That’s a hard one. Whether in the circus that is the election cycle or in our discourse over church, we can’t agree to disagree. In just a couple of weeks, our siblings in the United Methodist Church are going to vote on something that might make them not quite so united. The “issue” of LGBTQ rights, which is only an “issue” because it is defined as such by the majority, has been cratering the sense of unity among denominations for decades now. The United Methodists will test their own boundaries once again on this subject and many think that they will split over this. It has happened to everyone else, as we determine when and where our differences will mean divorce.
Unity, as expressed in this prayer, is a value. It is like compassion or humility, it is a virtue. And so we must be able to hold it as such, keeping it in tension with our other values. For the United Church of Christ, unity cannot be achieved at the expense of others. Just as some might claim that you cannot have a complete family if you leave someone out, we hold that unity that comes by demanding that someone else share your beliefs is not unity. It is coercion. And that is not a holy value. We always have to ask ourselves who is shouldering the burden of maintaining unity? Is church supposed to be a place where unity is enforced, or a place where unity looks more like refuge? Because unity, like mothering, doesn’t just mean one thing. It doesn’t mean indoctrination, or “signing on the dotted line”, or even agreeing. Unity is not getting everyone “right”…it is something else. And that might be one of the most challenging things for us today.

# TASK INSTRUCTIONS
Can you quote the passage on church unity word for word, everything from "That’s a hard" down to "will mean divorce."?

# LISTED ENTRIES
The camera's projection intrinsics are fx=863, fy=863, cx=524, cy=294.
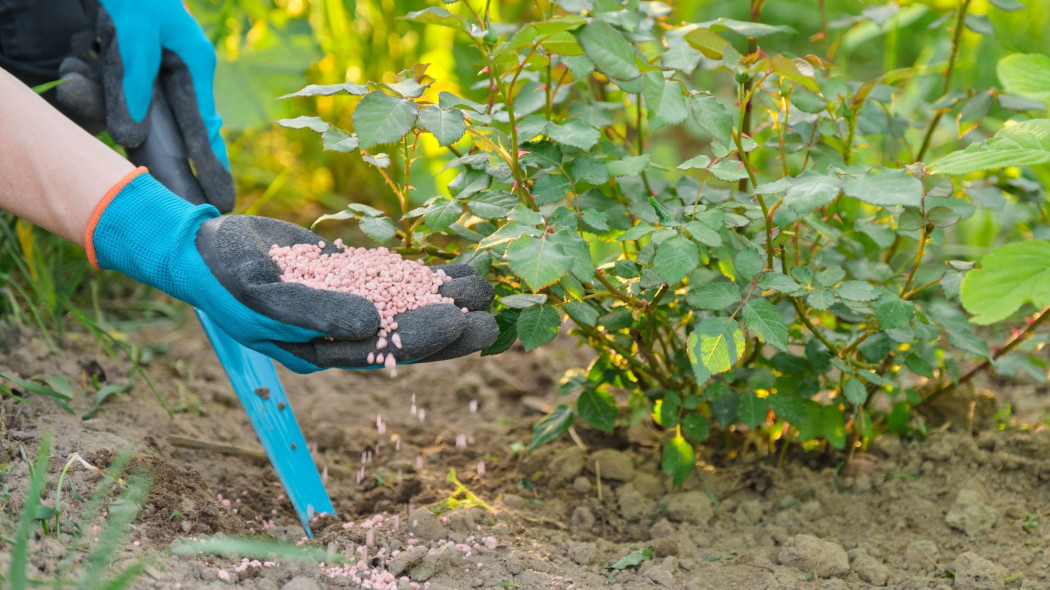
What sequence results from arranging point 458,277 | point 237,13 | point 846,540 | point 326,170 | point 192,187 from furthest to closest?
point 326,170
point 237,13
point 192,187
point 846,540
point 458,277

# SOLUTION TO THE EXERCISE
That’s a hard one. Whether in the circus that is the election cycle or in our discourse over church, we can’t agree to disagree. In just a couple of weeks, our siblings in the United Methodist Church are going to vote on something that might make them not quite so united. The “issue” of LGBTQ rights, which is only an “issue” because it is defined as such by the majority, has been cratering the sense of unity among denominations for decades now. The United Methodists will test their own boundaries once again on this subject and many think that they will split over this. It has happened to everyone else, as we determine when and where our differences will mean divorce.